-- SUPPLIED RECORDS follows --
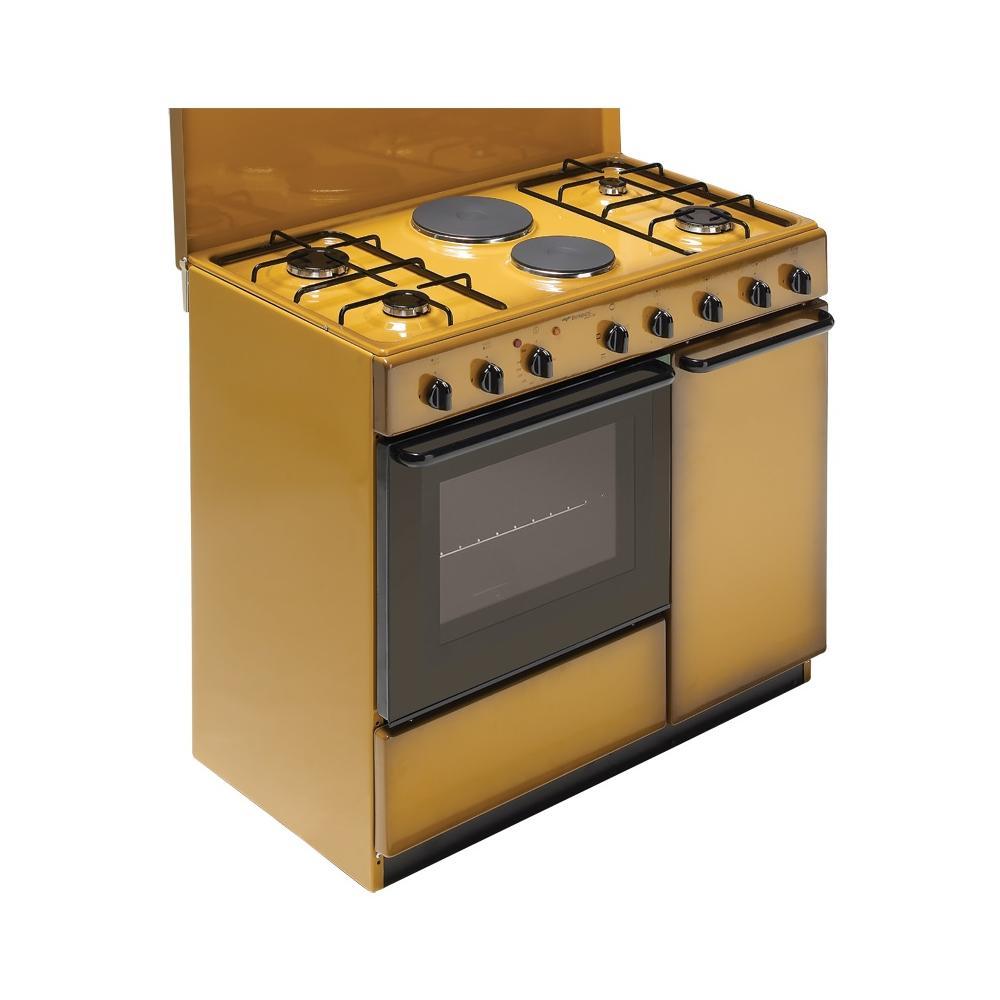 Cucina A Gas Con Portabombola Usata.Bompani Cucina Elettrica Bi941eb L 4 Fuochi A Gas 2 Piastre Elettriche Forno Elettrico Classe A Dimensioni 90 X 60 Cm Colore Coppertone Serie
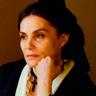 Emmanuelle Seigner en el papel de Madame Ginoux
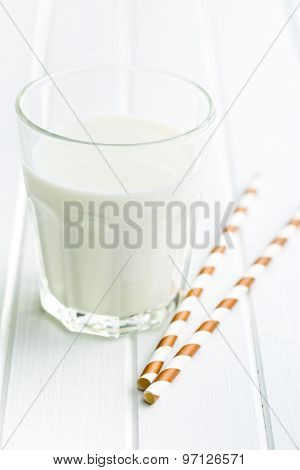 glass of milk and straw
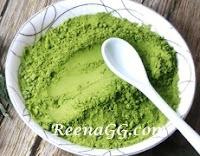 माइक्रोवेव में पुदीने को सुखाने की विधि - Make Dry Pudina (Mint) Powder in Microwave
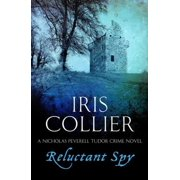 Reluctant Spy - eBook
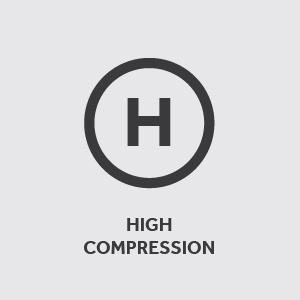 SKINS; Compression; Running; High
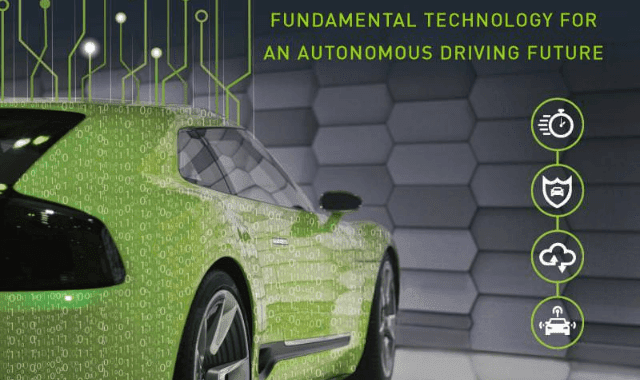 Fundamental Technology For An Autonomous Driving Future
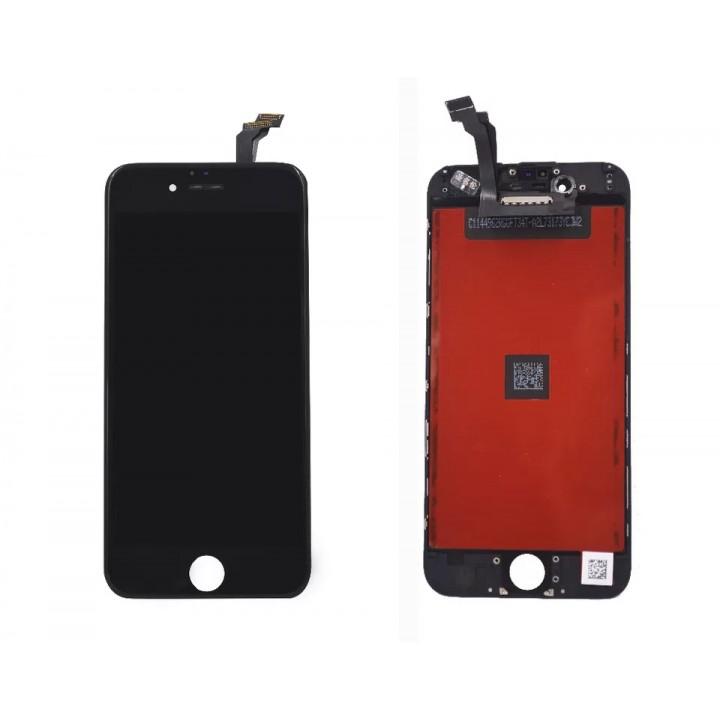 Дисплей, модуль для телефона Apple iPhone 5c + Touchscreen Original Black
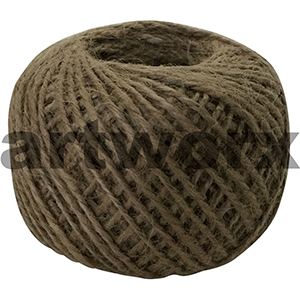 Natural Jute Twine String 3ply Approx 70g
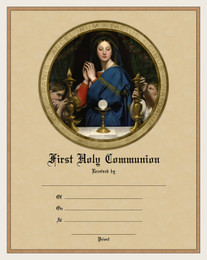 Modern First Communion Sacrament Certificate with Madonna of the Host Unframed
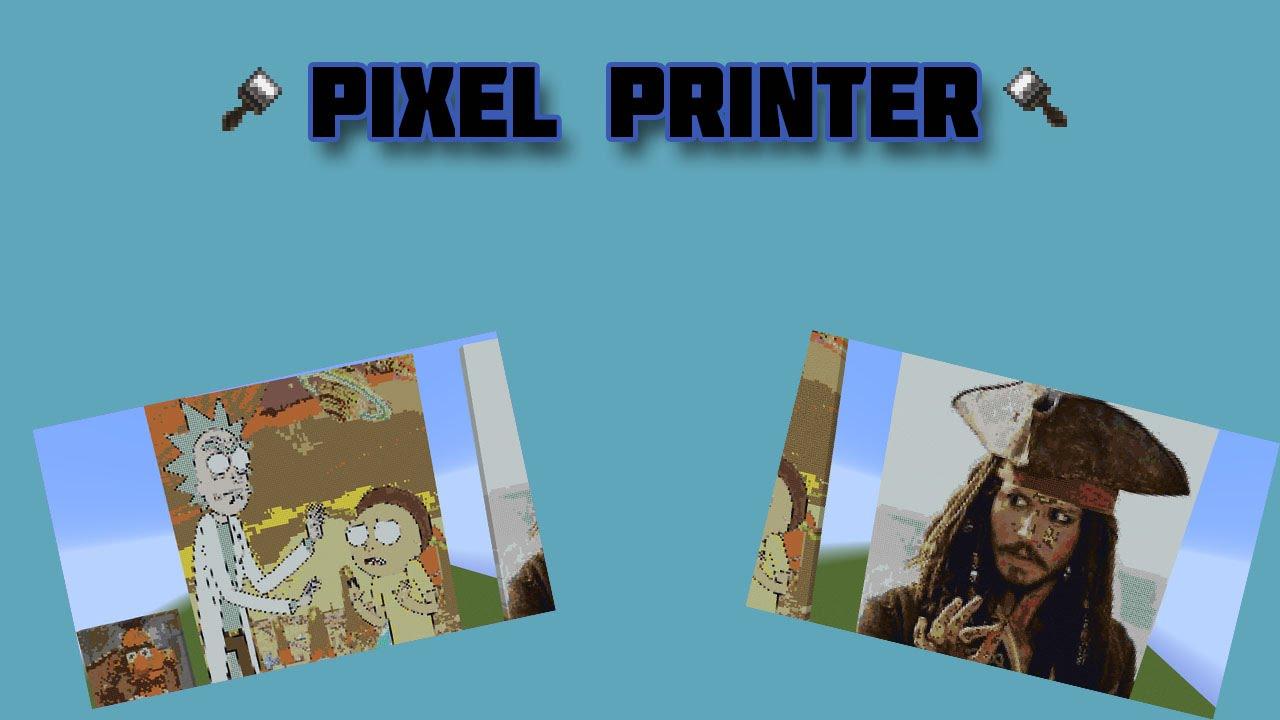 PixelPrinter | SpigotMC - High Performance Minecraft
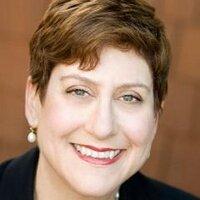 Liz Guthridge | Social Profile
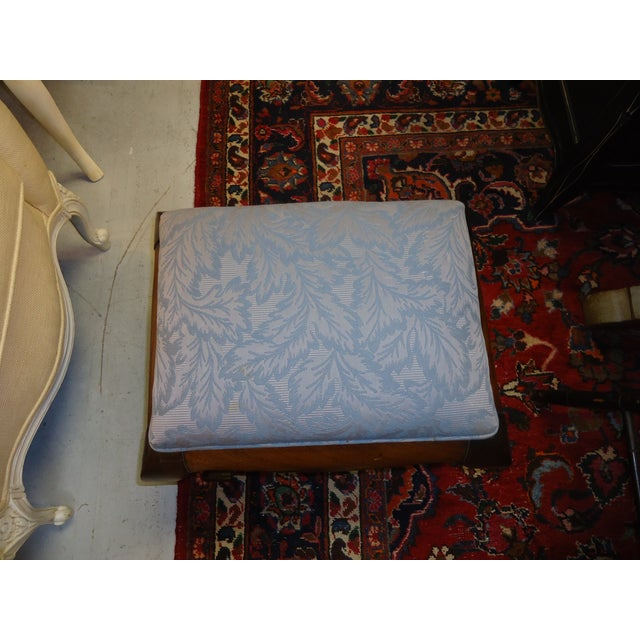 Antique Walnut Foot Stool - Image 5 of 5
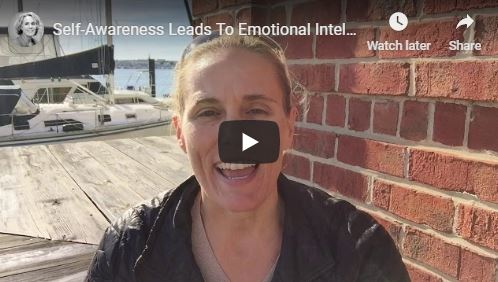 Self-Awareness Leads To Emotional Intelligence: A 1:37PM Realization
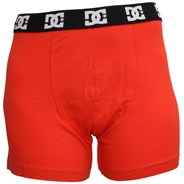 Be Solid Fiery Red Boxer Shorts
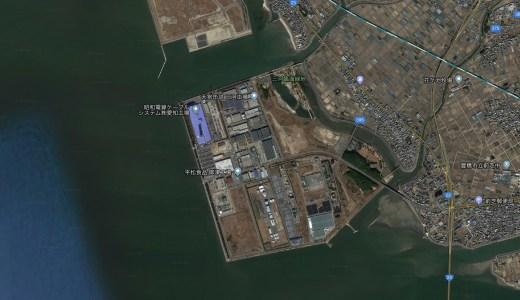 【三河臨海緑地公園】【御津工場地帯】【豊川浄化センター】色んな名称があるけれど、魚種を選べば結構いい釣り場。狙うべき魚種と釣り方を伝えます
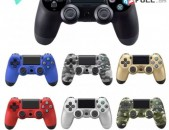 Playstation 4 jostik nor original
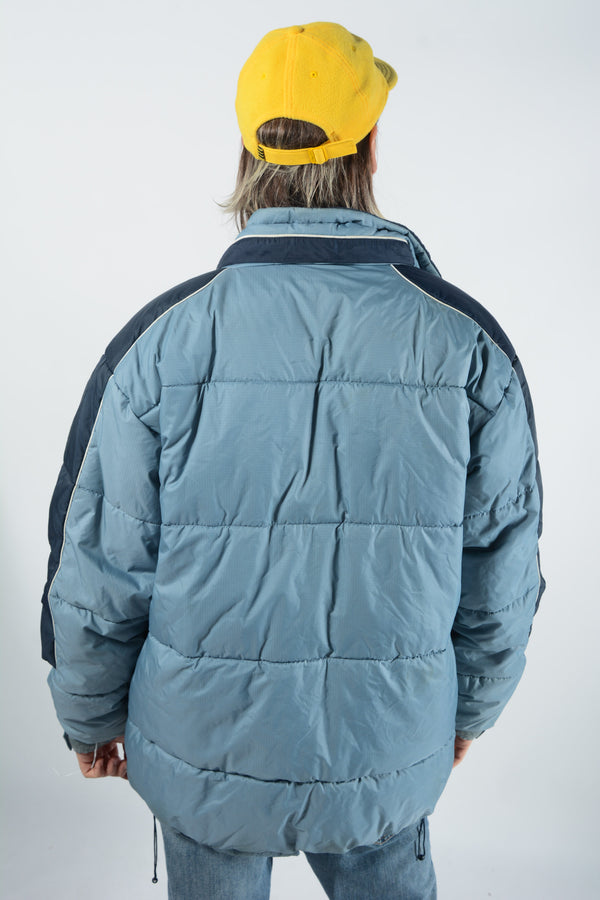 Vintage 90s Puffer Jacket in Blue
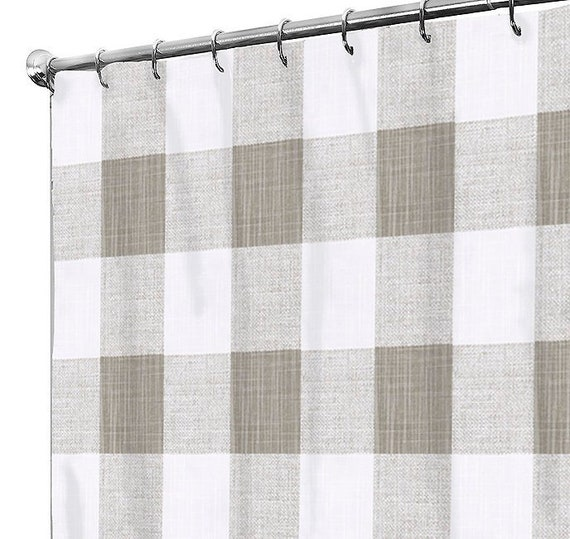 Shower Curtain Fabric Buffalo Check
-- SUPPLIED RECORDS concluded --
Everything in the records except the pictures should be printed again exactly.

YOUR SOLUTION:
 Cucina A Gas Con Portabombola Usata.Bompani Cucina Elettrica Bi941eb L 4 Fuochi A Gas 2 Piastre Elettriche Forno Elettrico Classe A Dimensioni 90 X 60 Cm Colore Coppertone Serie
 Emmanuelle Seigner en el papel de Madame Ginoux
 glass of milk and straw
 माइक्रोवेव में पुदीने को सुखाने की विधि - Make Dry Pudina (Mint) Powder in Microwave
 Reluctant Spy - eBook
 SKINS; Compression; Running; High
 Fundamental Technology For An Autonomous Driving Future
 Дисплей, модуль для телефона Apple iPhone 5c + Touchscreen Original Black
 Natural Jute Twine String 3ply Approx 70g
 Modern First Communion Sacrament Certificate with Madonna of the Host Unframed
 PixelPrinter | SpigotMC - High Performance Minecraft
 Liz Guthridge | Social Profile
 Antique Walnut Foot Stool - Image 5 of 5
 Self-Awareness Leads To Emotional Intelligence: A 1:37PM Realization
 Be Solid Fiery Red Boxer Shorts
 【三河臨海緑地公園】【御津工場地帯】【豊川浄化センター】色んな名称があるけれど、魚種を選べば結構いい釣り場。狙うべき魚種と釣り方を伝えます
 Playstation 4 jostik nor original
 Vintage 90s Puffer Jacket in Blue
 Shower Curtain Fabric Buffalo Check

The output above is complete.